É no espaço desses conflitos que se constroi a política, concluiu Bernadete, em seu estudo. E é por isso que a política precisa, para se efetivar, de espaços de escuta dos vários interesses envolvidos. O professor Lindomar Wessler Boneti, do Programa de Pós Graduação em Educação da PUC/Paraná, uma das referências teóricas de Bernadete, explica que a política se dá em uma dinâmica de conflitos de interesse, desde o momento em que começa a ser pensada até sua realização. E deveria implicar um processo de discussão entre esses interesses. No âmbito local, as particularidades de cada comunidade devem ser levadas em conta, porque, ao final, é o atendimento a essas particularidades que vai atrair a participação das pessoas. “Quando ignora determinado espaço público, a comunidade também está reagindo à política, porque ela não despertou seu interesse”, comenta Boneti.

Arrozal, maior distrito de Pirai depois da sede do município, recebeu um telecentro em 2004. Logo a comunidade percebeu que a estrutura colocada pela prefeitura era boa, mas que os horários atendimento deixavam a desejar. “Criamos uma comissão e fomos até a prefeitura. Capacitamos voluntários em software livre e noções básicas de internet e passamos a atender a população aos sábados e horários noturnos”, diz Miguel Barbosa de Freitas, dirigente da associação de moradores de Arrozal e coordenador das ações .org do Piraí Digital. “Hoje podemos manter o telecentro em funcionamento, mesmo que a prefeitura tire seu funcionário de lá”. A associação assumiu o telecentro “de corpo e alma”. “Aos funcionários da prefeitura que reclamavam, dizíamos apenas para ir reclamar com o prefeito”, conta Miguel.

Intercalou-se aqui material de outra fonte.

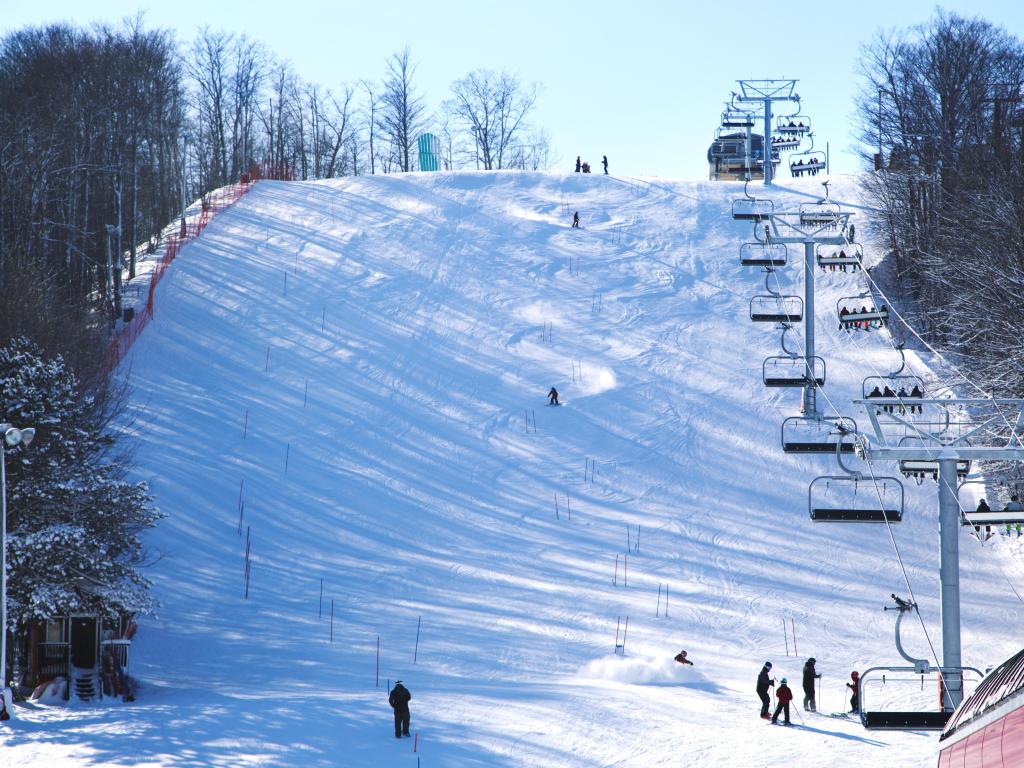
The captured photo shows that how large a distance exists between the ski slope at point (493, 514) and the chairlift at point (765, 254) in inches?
93.9

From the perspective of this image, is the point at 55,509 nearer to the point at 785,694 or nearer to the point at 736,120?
the point at 785,694

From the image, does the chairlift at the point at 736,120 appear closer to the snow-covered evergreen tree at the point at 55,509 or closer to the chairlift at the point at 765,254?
the chairlift at the point at 765,254

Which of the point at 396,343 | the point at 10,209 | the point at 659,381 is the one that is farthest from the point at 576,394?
the point at 10,209

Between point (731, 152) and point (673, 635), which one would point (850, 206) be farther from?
point (673, 635)

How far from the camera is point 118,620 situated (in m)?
22.1

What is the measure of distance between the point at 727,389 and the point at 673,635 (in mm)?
12776

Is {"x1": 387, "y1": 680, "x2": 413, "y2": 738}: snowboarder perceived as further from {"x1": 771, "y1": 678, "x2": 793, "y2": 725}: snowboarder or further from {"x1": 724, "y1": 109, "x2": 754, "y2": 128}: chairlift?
{"x1": 724, "y1": 109, "x2": 754, "y2": 128}: chairlift

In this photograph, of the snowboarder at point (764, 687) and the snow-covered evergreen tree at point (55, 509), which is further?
the snow-covered evergreen tree at point (55, 509)

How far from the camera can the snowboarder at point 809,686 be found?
61.7 ft

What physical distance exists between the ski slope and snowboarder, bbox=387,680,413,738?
254mm

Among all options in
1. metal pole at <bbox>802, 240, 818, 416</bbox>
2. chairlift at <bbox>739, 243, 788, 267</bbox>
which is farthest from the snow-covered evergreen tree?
Answer: chairlift at <bbox>739, 243, 788, 267</bbox>

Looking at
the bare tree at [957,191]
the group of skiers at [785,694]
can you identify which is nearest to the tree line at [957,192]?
the bare tree at [957,191]

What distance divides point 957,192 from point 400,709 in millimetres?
31933

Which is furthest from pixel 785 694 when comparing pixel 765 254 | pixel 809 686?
pixel 765 254
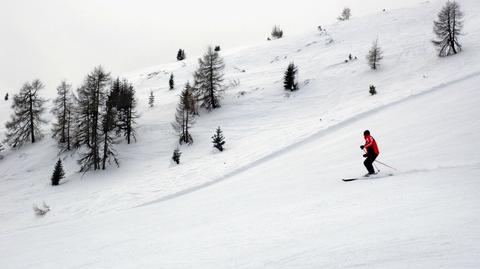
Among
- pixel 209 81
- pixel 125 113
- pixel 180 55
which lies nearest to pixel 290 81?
pixel 209 81

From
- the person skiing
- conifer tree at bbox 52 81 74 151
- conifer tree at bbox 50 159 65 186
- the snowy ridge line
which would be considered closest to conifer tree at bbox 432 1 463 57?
the snowy ridge line

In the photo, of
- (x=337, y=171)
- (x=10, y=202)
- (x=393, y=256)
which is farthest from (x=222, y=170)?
(x=10, y=202)

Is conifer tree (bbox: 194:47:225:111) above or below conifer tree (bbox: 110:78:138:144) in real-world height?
above

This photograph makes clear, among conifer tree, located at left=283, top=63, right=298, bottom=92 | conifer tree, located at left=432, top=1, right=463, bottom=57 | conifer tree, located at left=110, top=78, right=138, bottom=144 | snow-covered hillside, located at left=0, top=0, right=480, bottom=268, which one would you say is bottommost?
snow-covered hillside, located at left=0, top=0, right=480, bottom=268

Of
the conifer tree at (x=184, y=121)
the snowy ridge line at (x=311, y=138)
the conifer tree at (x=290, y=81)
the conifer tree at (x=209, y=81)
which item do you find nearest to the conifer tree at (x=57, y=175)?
the conifer tree at (x=184, y=121)

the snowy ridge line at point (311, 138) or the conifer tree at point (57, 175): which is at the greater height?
the snowy ridge line at point (311, 138)

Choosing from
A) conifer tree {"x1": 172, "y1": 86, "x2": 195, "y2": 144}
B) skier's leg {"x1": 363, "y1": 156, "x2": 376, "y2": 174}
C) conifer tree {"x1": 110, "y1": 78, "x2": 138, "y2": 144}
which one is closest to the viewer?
skier's leg {"x1": 363, "y1": 156, "x2": 376, "y2": 174}

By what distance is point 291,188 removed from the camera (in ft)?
36.4

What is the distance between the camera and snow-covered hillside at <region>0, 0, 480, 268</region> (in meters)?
4.86

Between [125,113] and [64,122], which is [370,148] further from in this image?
[64,122]

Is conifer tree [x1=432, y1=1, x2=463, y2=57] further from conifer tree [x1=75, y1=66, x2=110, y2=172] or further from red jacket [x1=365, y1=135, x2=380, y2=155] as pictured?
conifer tree [x1=75, y1=66, x2=110, y2=172]

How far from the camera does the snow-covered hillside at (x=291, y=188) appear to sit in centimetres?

Além de valorizar a participação da comunidade, o poder público precisa facilitar essa participação. O acordo do telecentro de Arrozal com a prefeitura foi informal. “Se houvessem exigido que a associação formasse algo como um Oscip na época, nada teria acontecido”, diz. Para a comunidade, observa, é preciso comunicar as coisas em uma linguagem que mostre que aquela estrutura é realmente dela.

SEM MODELOS PRONTOS
Não existem modelos prontos, mas há experiências interessantes em muitos lugares. O modelo de governança do Comitê Gestor da Internet (CGI.br) é uma referência para outros países não apenas porque os representantes da sociedade civil (11, de um total de 21 participantes) são eleitos, explica Demi Getsckho, um de seus integrantes. É a composição que diferencia o modelo brasileiro dos demais, porque a maioria dos participantes não é indicada pelo governo. “Isso é bacana porque não é razoável que um setor controle a internet, o ideal é o conjunto”, diz ele. Além disso, acrescenta, na maneira de funcionar do CGI.br, raramente se toma decisões pelo voto. “As questões são discutidas, amadurecidas, até se chegar a um consenso. Quando sai uma decisão, está todo mundo junto”.

Isso quer dizer que o Estado só pode implantar programas de inclusão digital a partir de demandas da sociedade? “Não, o Estado também precisa tomar iniciativas, criar os problemas”, explica Beatriz Tibiriça, do Coletivo Digital. Sem experiências como as que o Brasil já realizou nesse segmento, sequer a discussão sobre participação seria possível, observa ela.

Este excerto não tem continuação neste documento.